Course Overview

Title: Distributed Systems

Units: 12

Pre-requisites: A grade of “C” or better in 15-213, Introduction to Computer Systems

Description:

15-440 is an introductory course in distributed systems. The emphasis will be on the techniques for creating functional, usable, and high-performing distributed systems. To make the issues more concrete, the class includes several multi-week projects requiring significant design and implementation.

The goals of this course are twofold: First, students will gain an understanding of the principles and paradigms that underlay distributed systems, such as communication across networks, concurrency, synchronization, consistency and fault-tolerance. Second, students will gain practical experience in designing, implementing, and debugging real distributed systems.
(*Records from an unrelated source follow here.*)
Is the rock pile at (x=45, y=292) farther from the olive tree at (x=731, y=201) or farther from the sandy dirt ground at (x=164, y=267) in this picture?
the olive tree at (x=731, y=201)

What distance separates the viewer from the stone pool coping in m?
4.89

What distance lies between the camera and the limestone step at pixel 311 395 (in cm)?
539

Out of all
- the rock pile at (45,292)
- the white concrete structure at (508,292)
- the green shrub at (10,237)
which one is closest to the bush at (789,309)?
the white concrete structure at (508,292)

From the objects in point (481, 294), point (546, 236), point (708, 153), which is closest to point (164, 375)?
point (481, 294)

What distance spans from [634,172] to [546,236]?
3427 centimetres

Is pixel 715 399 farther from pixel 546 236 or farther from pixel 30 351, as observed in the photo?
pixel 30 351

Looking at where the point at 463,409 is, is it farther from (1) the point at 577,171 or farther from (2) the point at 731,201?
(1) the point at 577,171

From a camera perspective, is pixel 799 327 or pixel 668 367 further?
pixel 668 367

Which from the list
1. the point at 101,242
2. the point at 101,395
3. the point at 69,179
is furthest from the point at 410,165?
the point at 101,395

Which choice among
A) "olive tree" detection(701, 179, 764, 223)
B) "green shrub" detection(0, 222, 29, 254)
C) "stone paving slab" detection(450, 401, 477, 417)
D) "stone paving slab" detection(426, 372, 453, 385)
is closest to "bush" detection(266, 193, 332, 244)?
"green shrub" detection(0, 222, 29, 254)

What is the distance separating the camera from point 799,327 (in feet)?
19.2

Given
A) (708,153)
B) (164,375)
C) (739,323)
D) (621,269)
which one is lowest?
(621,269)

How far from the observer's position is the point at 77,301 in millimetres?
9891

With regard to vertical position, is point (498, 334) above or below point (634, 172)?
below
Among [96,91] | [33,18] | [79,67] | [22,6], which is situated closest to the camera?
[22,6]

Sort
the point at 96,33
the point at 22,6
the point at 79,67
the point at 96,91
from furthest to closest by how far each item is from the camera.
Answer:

The major themes this course will teach include process distribution, communication, naming, abstraction and modularity, concurrency, scheduling, resource sharing, locking, consistency and replication, failure handling, distributed programming models, distributed file systems, virtualization, and the use of instrumentation, monitoring and debugging tools to solve problems at large-scale. As the creation and management of software systems are fundamental goals of any undergraduate systems course, students will design, implement, and debug large programming projects. Students will learn some of today’s most popular distributed systems, such as Google File System, MapReduce and PowerGraph.

Logistics

Instructor: Prof. Mohammad Hammoud

mhhammou@qatar.cmu.edu, CMUQ 1006, 4454-8506,
Office hours: Monday, 10:30 - 11:59 AM.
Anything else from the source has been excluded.